De Dominis qui maritaverint illos quos habent in custodia sua, villanis, vel aliis, sicut burgensibus ubi disparagentur, si talis hæres fuerit infra 14 annos & talis ætatis quod matrimonio consentire non possit, tunc si parentes illi conquerantur, Dominus amittat custodiam illam usque ad ætatem hæredis, & omne commodum quod inde receptum fuerit convertatur ad commodum hæredis infra ætatem existentis, secundum dispositionem parentium propter dedecus ei impositum. Si autem fuerit 14 ans & ultra, quod consentire possit, & tali matrimonio consenserit nulla sequatur pœna.

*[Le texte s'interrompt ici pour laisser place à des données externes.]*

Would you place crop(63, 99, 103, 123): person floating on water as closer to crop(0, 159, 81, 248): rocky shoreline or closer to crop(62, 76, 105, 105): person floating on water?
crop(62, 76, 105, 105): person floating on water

Et issint est prove per mesme le estatute que nul disparagement (a) est mes lou celuy que est en garde est marie deins lage de 14 ans.

SECTION 107.—TRADUCTION.

Quant à ce qui a été ci-devant dit que le mineur ayant 14 ans peut rompre le mariage que son gardien lui a fait contracter avant cet âge, on le trouve décidé dans le Statut de Merton, ch. 6, qui s'explique ainsi:

Les Seigneurs qui font épouser à ceux qui sont sous leur garde des vilains, des Bourgeois ou autres dont l'alliance les déparage avant qu'ils ayent atteint l'âge de 14 ans, temps auquel seul ils peuvent consentir valablement au mariage, pourront être poursuivis par les parens du mineur; & en ce cas ils seront privés de la garde qu'ils auroient eue de ce mineur jusqu'à sa majorité; tous les fruis qui leur auroient appartenus vertiront au profit du jeune vassal sous la direction de ses parens, & ce en haine du deshonneur que leur attire l'inégalité de l'alliance. Mais si lorsque le vassal a été marié par son Seigneur, il avoit plus de 14 ans, quoiqu'il soit déparagé, le Seigneur ne sera sujet à aucune peine, parce que ce jeune homme à cet âge a la connoissance requise pour refuser une alliance.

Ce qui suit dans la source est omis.